First case on AI and copyright referred to the CJEU

So long and thanks for all the lawsuits!

Most people who have been paying attention to the copyright and AI debate in Europe have been expecting that at some point the Court of Justice of the European Union (CJEU) would be tasked with interpreting some of the existing exceptions regarding text and data mining. Many assumed, myself included, that the first referral may very well be the LAION case, currently on appeal. But we were all wrong, we now have the first referral to the CJEU dealing with copyright and AI, and it is Like Company v Google Ireland (Case C-250/25).

The case involves the Hungarian publisher “Like Company“, which runs several news portals, SEO content providers, and PR campaign sites. The website in question here is https://balatonkornyeke.hu which provides news articles related to the Balaton Lake region. The website published an article about Hungarian singer Kozso, which details his plans to release dolphins into the lake, as well as many other details about his life. While the article is not linked to in the referral, it contained specific enough information to narrow it down, and Professor Balazs Bodo was able to find the article in question here. I would recommend that you visit the article with an ad blocker, it’s difficult to navigate otherwise, I got bombarded by IQ test links without it. The article itself consists of 579 words (removing the repeated links to its own Facebook page and links to other articles), and according to Prof Bodo it appears to consist of summaries from other websites, newspaper publications, and TV interviews. After spending some time on the site (thanks to the magic of AI translation), I concur with his interpretation, I did not find any page on that site that appeared to be original, the articles have no author name, and to be honest they appear to be short summaries of articles from other news organisations. The article in question is even illustrated by a picture of Kozso which is sourced from his Facebook page, and I would love to know if it’s been properly licensed. But I digress…

According to the referral, the claimants went to Google Gemini and wrote the following prompt:

“Can you provide a summary in Hungarian of the online press publication that appeared on balatonkornyeke.hu regarding Kozsó’s plan to introduce dolphins into the lake?”

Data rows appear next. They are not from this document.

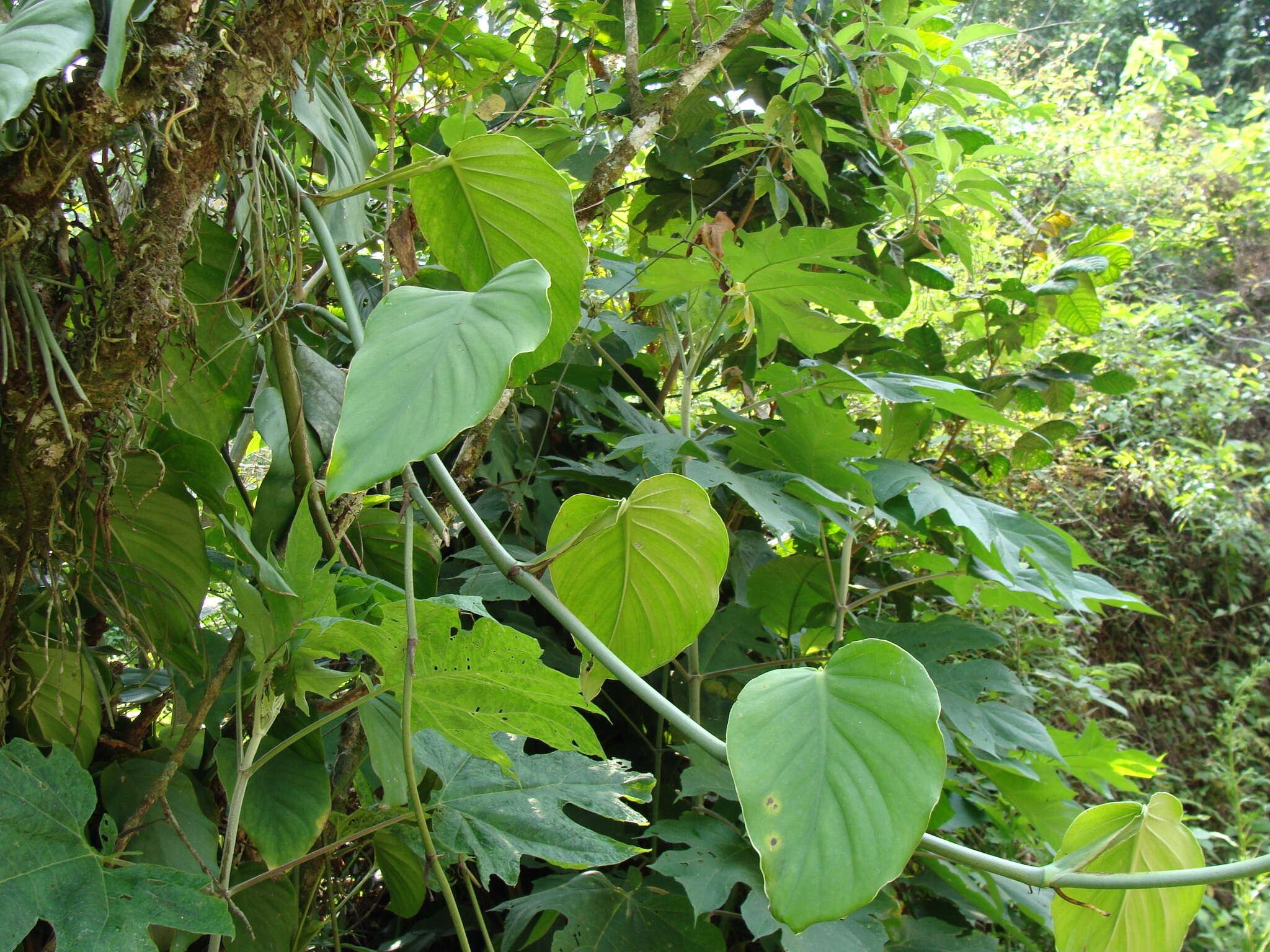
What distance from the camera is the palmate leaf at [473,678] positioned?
0.46m

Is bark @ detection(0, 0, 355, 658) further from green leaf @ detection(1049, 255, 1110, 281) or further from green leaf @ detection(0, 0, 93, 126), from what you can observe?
green leaf @ detection(1049, 255, 1110, 281)

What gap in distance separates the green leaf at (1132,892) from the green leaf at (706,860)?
28 cm

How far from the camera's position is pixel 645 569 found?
0.48m

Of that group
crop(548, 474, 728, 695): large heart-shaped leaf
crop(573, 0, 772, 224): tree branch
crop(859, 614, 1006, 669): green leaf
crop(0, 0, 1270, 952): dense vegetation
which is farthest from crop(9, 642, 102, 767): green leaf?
crop(859, 614, 1006, 669): green leaf

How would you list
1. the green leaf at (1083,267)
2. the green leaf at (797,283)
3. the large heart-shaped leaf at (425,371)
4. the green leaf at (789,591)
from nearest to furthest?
1. the large heart-shaped leaf at (425,371)
2. the green leaf at (797,283)
3. the green leaf at (789,591)
4. the green leaf at (1083,267)

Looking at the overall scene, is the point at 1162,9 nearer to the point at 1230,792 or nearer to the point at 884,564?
the point at 1230,792

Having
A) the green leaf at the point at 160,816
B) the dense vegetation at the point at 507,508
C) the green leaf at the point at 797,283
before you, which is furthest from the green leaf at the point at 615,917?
the green leaf at the point at 797,283

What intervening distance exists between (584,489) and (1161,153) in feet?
16.1

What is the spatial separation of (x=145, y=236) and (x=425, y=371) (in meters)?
0.25

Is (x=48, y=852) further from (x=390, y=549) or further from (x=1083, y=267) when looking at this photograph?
(x=1083, y=267)

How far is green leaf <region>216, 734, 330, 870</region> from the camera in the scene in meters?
0.51

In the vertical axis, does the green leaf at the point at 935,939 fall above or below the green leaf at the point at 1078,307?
below

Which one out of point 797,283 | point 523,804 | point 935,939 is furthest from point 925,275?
point 523,804

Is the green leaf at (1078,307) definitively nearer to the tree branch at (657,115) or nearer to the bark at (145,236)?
the tree branch at (657,115)
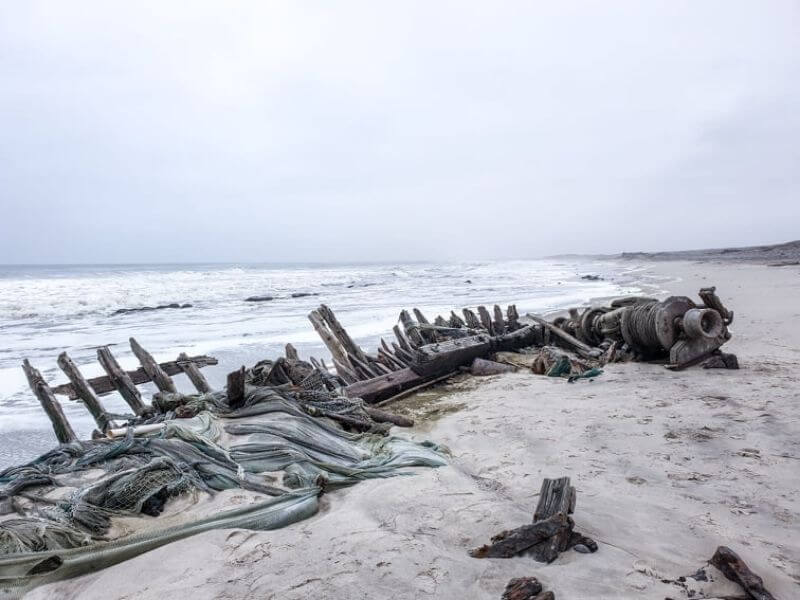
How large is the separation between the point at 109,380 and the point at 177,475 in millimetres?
3423

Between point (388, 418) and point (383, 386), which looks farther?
point (383, 386)

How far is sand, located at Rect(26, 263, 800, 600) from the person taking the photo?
265cm

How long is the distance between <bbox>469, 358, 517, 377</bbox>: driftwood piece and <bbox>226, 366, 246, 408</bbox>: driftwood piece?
4.90 m

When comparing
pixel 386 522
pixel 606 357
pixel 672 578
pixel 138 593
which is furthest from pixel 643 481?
pixel 606 357

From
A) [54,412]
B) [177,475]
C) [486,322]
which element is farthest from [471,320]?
[177,475]

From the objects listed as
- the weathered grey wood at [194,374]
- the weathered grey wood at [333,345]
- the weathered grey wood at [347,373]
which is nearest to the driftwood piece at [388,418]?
the weathered grey wood at [347,373]

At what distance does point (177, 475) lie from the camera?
4242 millimetres

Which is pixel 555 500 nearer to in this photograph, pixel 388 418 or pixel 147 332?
pixel 388 418

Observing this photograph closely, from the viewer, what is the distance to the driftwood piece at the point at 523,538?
9.22ft

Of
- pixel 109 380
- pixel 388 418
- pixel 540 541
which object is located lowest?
pixel 388 418

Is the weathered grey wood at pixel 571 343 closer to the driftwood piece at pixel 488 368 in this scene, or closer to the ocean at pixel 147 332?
the driftwood piece at pixel 488 368

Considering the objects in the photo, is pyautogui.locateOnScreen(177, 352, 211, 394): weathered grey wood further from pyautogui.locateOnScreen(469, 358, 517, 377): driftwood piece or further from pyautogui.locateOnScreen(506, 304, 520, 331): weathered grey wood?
pyautogui.locateOnScreen(506, 304, 520, 331): weathered grey wood

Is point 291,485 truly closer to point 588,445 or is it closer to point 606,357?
point 588,445

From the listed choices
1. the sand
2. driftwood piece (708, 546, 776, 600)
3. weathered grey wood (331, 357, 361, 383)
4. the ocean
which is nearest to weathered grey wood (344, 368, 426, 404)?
weathered grey wood (331, 357, 361, 383)
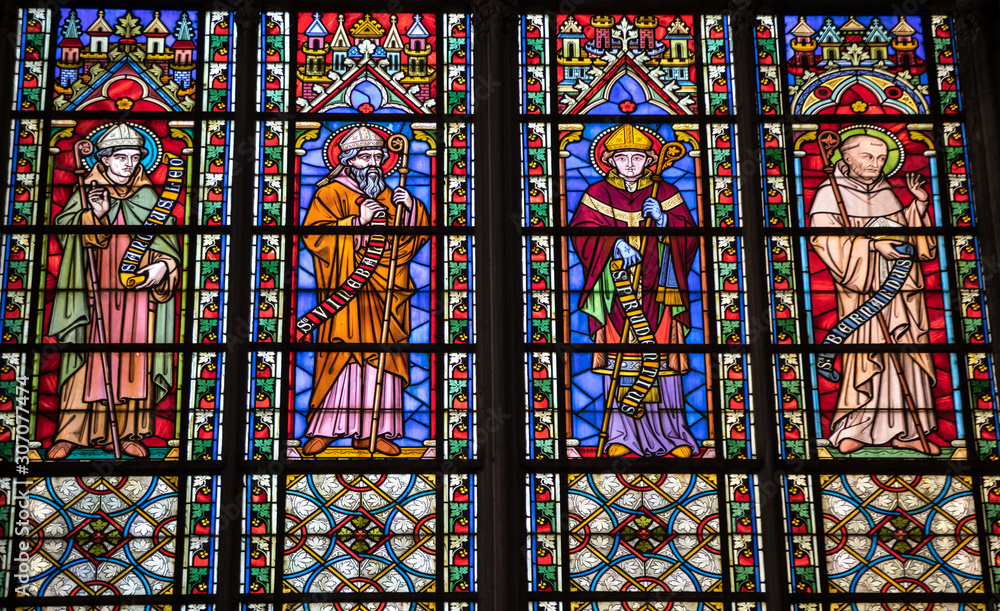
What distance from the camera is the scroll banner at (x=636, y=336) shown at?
868cm

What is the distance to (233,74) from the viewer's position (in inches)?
367

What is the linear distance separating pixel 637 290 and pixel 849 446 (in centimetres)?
167

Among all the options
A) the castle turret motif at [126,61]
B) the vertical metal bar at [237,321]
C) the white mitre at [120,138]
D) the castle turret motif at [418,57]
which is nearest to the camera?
the vertical metal bar at [237,321]

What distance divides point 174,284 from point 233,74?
1.55m

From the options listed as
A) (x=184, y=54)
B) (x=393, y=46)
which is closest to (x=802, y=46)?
(x=393, y=46)

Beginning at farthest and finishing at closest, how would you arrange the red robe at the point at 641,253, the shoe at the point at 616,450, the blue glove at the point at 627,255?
the blue glove at the point at 627,255
the red robe at the point at 641,253
the shoe at the point at 616,450

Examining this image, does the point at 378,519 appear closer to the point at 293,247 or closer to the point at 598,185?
the point at 293,247

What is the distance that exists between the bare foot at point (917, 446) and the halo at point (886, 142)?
185 centimetres

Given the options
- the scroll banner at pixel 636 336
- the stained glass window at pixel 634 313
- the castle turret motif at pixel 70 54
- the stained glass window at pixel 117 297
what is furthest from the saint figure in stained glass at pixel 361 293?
the castle turret motif at pixel 70 54

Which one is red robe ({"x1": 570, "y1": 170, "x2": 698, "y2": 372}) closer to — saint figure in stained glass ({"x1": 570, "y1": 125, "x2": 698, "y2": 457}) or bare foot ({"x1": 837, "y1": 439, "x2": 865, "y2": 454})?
saint figure in stained glass ({"x1": 570, "y1": 125, "x2": 698, "y2": 457})

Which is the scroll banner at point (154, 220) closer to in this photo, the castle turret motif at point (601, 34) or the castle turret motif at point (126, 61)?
the castle turret motif at point (126, 61)

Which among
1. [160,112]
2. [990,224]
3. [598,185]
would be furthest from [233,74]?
[990,224]

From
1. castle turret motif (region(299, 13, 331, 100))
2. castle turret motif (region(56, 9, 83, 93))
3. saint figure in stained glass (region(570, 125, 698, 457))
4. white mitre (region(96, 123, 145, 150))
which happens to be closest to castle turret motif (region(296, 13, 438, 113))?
castle turret motif (region(299, 13, 331, 100))

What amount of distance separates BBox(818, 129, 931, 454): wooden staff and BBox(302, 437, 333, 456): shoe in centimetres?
366
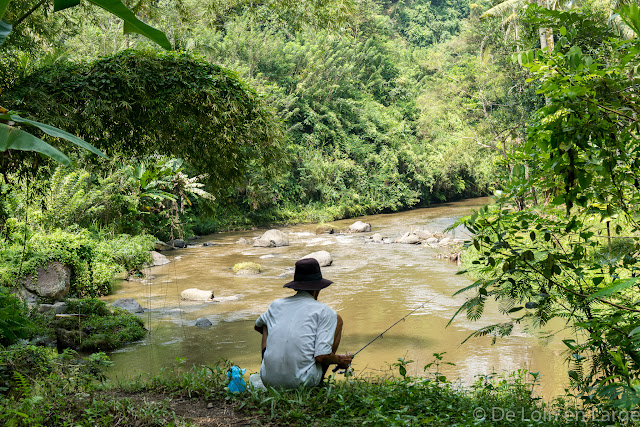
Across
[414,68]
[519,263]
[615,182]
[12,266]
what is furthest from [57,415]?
[414,68]

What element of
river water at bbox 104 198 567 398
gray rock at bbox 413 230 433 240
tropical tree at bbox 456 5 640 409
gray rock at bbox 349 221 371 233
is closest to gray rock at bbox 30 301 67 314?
river water at bbox 104 198 567 398

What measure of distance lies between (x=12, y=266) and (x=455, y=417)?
8.23 metres

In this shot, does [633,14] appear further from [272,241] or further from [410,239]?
[272,241]

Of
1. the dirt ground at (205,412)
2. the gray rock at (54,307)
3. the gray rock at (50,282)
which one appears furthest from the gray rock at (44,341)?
the dirt ground at (205,412)

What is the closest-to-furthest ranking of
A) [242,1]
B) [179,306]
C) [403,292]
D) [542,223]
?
[542,223] → [242,1] → [179,306] → [403,292]

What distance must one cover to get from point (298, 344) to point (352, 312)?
7199mm

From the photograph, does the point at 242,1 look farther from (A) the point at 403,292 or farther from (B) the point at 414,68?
(B) the point at 414,68

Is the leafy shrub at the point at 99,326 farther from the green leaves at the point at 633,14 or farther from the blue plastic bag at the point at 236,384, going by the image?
the green leaves at the point at 633,14

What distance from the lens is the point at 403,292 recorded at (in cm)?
1194

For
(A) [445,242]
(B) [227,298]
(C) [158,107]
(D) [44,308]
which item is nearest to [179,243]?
(B) [227,298]

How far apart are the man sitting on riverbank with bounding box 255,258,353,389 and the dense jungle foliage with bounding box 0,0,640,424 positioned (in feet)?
3.16

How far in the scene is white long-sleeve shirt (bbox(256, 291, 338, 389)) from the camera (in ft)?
11.4

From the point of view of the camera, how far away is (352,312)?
34.5ft

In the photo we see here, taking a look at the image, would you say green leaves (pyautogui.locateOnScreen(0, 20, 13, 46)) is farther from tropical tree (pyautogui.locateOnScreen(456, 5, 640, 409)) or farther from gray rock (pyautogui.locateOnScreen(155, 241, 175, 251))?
gray rock (pyautogui.locateOnScreen(155, 241, 175, 251))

The response is not reproduced in the referral, but according to the claimants “the defendant’s chatbot provided a detailed response which included a summary of the information appearing in the news media belonging to the applicant.” As the original article was only 579 words long, it is difficult to know how a summary could be detailed. I tried the prompt myself in several chatbots. Claude, Perplexity, and Deepseek didn’t give an answer, Perplexity at least tried to provide wider information about dolphins in Lake Balaton. Both ChatGPT and Gemini provided positive answers. ChaptGPT’s answer was 215 words long (you can see it here), and Gemini’s answer was 235 words long, and you can see it here. It’s difficult to tell if there is any sort of direct reproduction given the short summaries involved, but at least in my own experiment that doesn’t appear to be the case in either of the outputs.

Like Company sued Google for copyright infringement, alleging that the summaries produced by Gemini were communication to the public of their work, they also sued for breach of the new publisher’s right contained in Article 15(1) of DSM Directive, which gives publishers an exclusive right over the publication of snippets of information linking to their publications. They also argued that their works had been used in training its chatbot. The defendants responded that there had not been any reproduction of works in Hungary in the training of the model, so Hungarian law was not applicable. They also argued that a summary is not a reproduction, and that a chatbot producing a summary of a work is also not a communication to the public. Defendants also argued that the work did not reach a new public (which is a requirement for there to be a communication to the public) as the content is online publicly available. Moreover, the summaries do not reproduce any of the content of the article in question, at most it reproduces some basic facts. Finally, they argued that if there was any reproduction, this would fall under a couple of copyright exceptions, that of temporary copies according to Article 5(1) of the Infosoc Directive, and for text and data mining present in article 4 of the DSM Directive.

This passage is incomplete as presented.